**WHAT TO DO**
Rewrite the listing below as a Markdown table with the columns "Row" and "Line." Give each line its own numbered row, skip blank lines, and leave out the pictures.

**EXCERPTED RECORDS**
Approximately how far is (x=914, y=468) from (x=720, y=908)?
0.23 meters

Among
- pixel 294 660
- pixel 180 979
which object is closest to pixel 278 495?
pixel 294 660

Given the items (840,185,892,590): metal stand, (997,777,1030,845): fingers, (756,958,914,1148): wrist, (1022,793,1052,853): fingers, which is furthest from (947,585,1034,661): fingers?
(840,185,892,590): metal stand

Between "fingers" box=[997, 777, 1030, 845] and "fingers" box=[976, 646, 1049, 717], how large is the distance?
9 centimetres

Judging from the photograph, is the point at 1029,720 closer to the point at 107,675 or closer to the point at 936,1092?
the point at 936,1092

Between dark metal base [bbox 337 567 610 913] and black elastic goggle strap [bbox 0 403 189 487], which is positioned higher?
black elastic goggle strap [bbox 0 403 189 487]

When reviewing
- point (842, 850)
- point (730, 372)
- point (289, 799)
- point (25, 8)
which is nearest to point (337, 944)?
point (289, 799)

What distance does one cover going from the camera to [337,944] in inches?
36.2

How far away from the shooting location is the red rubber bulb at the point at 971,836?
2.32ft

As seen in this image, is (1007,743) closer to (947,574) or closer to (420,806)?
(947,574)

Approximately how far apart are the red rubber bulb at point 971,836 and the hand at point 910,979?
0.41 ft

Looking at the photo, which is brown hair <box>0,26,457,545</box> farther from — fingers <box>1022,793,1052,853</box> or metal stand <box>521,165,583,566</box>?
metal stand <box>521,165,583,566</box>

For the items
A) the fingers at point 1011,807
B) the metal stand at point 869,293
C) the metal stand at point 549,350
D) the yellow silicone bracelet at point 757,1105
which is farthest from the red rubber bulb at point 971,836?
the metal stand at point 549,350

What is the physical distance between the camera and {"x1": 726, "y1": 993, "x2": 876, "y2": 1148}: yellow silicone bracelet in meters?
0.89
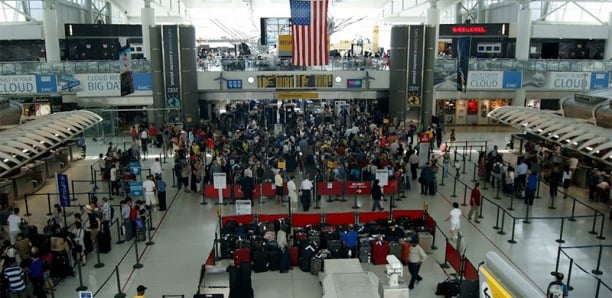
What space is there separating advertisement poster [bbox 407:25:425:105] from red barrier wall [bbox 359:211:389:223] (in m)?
17.9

**SOLUTION BELOW**
| Row | Line |
|---|---|
| 1 | Approximately how far is (x=914, y=468) from (x=720, y=908)? |
| 2 | 0.23 meters |
| 3 | Among |
| 4 | - pixel 294 660 |
| 5 | - pixel 180 979 |
| 6 | which object is closest to pixel 278 495? |
| 7 | pixel 294 660 |
| 8 | Given the items (840,185,892,590): metal stand, (997,777,1030,845): fingers, (756,958,914,1148): wrist, (1022,793,1052,853): fingers, which is furthest from (947,585,1034,661): fingers? |
| 9 | (840,185,892,590): metal stand |
| 10 | Between "fingers" box=[997, 777, 1030, 845] and "fingers" box=[976, 646, 1049, 717], how large is the distance? |
| 11 | 9 centimetres |
| 12 | Judging from the photograph, is the point at 1029,720 closer to the point at 107,675 or closer to the point at 936,1092? |
| 13 | the point at 936,1092 |
| 14 | Between dark metal base [bbox 337 567 610 913] and black elastic goggle strap [bbox 0 403 189 487], which is positioned higher? |
| 15 | black elastic goggle strap [bbox 0 403 189 487] |
| 16 | When reviewing |
| 17 | - point (842, 850) |
| 18 | - point (730, 372) |
| 19 | - point (289, 799) |
| 20 | - point (25, 8) |
| 21 | which is nearest to point (337, 944)? |
| 22 | point (289, 799) |
| 23 | What distance does one cover going from the camera to [337,944] in inches? |
| 24 | 36.2 |
| 25 | How far away from the shooting location is the red rubber bulb at the point at 971,836? |
| 26 | 2.32ft |
| 27 | As seen in this image, is (1007,743) closer to (947,574) or closer to (420,806)? |
| 28 | (947,574) |
| 29 | Approximately how far apart are the red rubber bulb at point 971,836 and the hand at point 910,979? |
| 30 | 0.41 ft |
| 31 | Looking at the photo, which is brown hair <box>0,26,457,545</box> farther from — fingers <box>1022,793,1052,853</box> or metal stand <box>521,165,583,566</box>? |
| 32 | metal stand <box>521,165,583,566</box> |
| 33 | For the items |
| 34 | A) the fingers at point 1011,807 |
| 35 | B) the metal stand at point 869,293 |
| 36 | C) the metal stand at point 549,350 |
| 37 | D) the yellow silicone bracelet at point 757,1105 |
| 38 | which is farthest from the red rubber bulb at point 971,836? |
| 39 | the metal stand at point 549,350 |
| 40 | What is the physical distance between the camera and {"x1": 726, "y1": 993, "x2": 876, "y2": 1148}: yellow silicone bracelet in meters? |
| 41 | 0.89 |
| 42 | What space is there separating advertisement poster [bbox 407:25:425:105] from red barrier wall [bbox 359:211:389:223] (in m)? |
| 43 | 17.9 |